Oltre la retorica dell'universalismo dei diritti, si profila dunque uno scarto tra la forma giuridica del lavoro sociale comandato e il comando (d'impresa) del lavoro sociale. Se un lato si rileva il rischio di una separazione tra diritto del lavoro e diritti sociali, o più in generale del sociale dall'economico, dall'altro si ritiene di poter recuperare la vocazione «originaria» del diritto del lavoro nel «promuovere le opportunità di impiego» nel mentre si rinuncia al suo ruolo di tutela dei cosiddetti garantiti.

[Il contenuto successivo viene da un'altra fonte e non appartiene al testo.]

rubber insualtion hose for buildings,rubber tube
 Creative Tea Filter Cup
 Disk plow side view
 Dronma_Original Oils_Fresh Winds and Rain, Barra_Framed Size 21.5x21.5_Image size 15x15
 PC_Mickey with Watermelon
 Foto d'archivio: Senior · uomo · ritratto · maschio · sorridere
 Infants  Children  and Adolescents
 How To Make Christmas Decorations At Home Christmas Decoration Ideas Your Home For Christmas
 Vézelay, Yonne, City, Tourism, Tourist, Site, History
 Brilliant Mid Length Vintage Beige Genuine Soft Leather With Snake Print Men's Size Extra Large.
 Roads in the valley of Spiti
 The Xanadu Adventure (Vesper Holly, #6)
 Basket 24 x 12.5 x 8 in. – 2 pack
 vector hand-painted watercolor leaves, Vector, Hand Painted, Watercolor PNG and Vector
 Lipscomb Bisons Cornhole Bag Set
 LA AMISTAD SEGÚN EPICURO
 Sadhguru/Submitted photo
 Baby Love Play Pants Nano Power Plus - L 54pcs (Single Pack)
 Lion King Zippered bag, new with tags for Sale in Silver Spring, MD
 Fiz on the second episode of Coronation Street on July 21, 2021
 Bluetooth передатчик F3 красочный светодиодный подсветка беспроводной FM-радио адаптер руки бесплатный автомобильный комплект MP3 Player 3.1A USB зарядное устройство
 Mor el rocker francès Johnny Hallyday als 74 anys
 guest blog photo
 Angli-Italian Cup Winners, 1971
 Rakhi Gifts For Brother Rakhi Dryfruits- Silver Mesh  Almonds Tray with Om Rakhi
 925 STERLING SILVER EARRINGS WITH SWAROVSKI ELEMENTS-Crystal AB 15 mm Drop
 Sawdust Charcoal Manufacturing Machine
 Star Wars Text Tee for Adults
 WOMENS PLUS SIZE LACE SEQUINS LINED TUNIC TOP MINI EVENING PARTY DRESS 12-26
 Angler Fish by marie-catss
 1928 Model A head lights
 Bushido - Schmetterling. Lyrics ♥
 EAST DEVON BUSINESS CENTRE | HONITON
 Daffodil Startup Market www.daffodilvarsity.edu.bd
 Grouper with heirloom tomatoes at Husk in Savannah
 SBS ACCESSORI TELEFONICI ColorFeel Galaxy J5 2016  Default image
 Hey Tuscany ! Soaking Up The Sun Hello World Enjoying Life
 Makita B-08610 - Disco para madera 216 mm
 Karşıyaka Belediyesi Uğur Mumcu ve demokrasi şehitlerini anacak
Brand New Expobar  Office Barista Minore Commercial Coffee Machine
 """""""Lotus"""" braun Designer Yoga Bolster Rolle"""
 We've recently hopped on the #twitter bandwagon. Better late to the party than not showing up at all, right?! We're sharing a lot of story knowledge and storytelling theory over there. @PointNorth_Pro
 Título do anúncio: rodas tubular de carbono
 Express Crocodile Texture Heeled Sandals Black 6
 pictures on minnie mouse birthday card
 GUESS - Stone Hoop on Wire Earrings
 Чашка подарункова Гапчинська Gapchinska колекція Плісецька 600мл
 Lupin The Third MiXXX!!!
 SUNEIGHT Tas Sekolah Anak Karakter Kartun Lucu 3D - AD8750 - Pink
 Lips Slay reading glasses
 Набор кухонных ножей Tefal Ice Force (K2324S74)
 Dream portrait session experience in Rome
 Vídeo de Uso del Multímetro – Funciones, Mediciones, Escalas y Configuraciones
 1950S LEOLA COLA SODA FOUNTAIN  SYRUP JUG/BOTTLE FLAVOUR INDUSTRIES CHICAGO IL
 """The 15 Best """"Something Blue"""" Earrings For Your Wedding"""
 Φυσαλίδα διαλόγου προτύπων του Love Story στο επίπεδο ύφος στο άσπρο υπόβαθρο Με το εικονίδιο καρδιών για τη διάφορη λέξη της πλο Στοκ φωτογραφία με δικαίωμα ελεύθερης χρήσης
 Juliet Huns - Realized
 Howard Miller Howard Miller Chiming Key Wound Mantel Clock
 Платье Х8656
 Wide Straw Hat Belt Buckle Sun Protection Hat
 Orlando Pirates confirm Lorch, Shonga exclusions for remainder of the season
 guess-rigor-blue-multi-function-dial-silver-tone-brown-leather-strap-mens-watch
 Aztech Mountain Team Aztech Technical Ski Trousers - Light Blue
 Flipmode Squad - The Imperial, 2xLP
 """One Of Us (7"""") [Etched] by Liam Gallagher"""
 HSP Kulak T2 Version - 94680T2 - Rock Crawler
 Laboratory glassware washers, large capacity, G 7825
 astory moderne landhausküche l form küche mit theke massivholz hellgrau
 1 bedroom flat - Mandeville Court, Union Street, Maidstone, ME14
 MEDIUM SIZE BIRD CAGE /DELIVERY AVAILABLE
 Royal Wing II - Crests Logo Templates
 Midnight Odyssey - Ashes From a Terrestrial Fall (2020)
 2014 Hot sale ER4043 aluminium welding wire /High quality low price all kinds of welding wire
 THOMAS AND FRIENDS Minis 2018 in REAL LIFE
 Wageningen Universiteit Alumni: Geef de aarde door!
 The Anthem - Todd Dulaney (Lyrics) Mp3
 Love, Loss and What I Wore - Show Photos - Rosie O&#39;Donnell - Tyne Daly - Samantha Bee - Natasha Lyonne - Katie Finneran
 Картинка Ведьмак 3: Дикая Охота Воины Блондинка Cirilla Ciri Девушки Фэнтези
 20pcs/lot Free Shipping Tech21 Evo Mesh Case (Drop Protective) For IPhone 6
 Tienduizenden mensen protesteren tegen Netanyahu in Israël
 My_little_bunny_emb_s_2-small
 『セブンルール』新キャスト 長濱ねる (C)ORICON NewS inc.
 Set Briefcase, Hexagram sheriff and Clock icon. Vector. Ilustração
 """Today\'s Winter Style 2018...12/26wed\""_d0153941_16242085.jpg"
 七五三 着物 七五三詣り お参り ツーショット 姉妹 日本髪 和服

La flessibilità del diritto del lavoro nell'area ristretta del rapporto di lavoro appare controbilanciata da una retorica della persona e dell'universalismo dei diritti privo di imperatività, con i quali si cerca di saldare le figure del lavoratore e del cittadino in un'area affatto aleatoria. E in quest'area dovrebbero essere risarcite quelle due individualità che, come abbiamo visto, più contraddittoriamente possono essere inserite nel discorso della personificazione. Non è dunque casuale che il «Parere del comitato economico e sociale del luglio 2002», in materia di diritto europeo dei contratti, escluda esplicitamente la necessità e l'utilità di costruire un diritto comune europeo dei contratti per quanto riguarda il diritto di famiglia e il diritto del lavoro. Questa convinzione, già espressa dalla Commissione europea, si basa sulla motivazione che quegli ambiti del diritto sarebbero «intimamente legati alle tradizioni giuridiche, alla storia e alla struttura sociale di ciascuno dei paesi membri».

Così, oltre la ricerca di un diritto comunitario, nella «nuova società» torna a farsi strada la tradizione normativa del comando e della mediazione dello Stato nazionale capace di costruire concretamente differenza.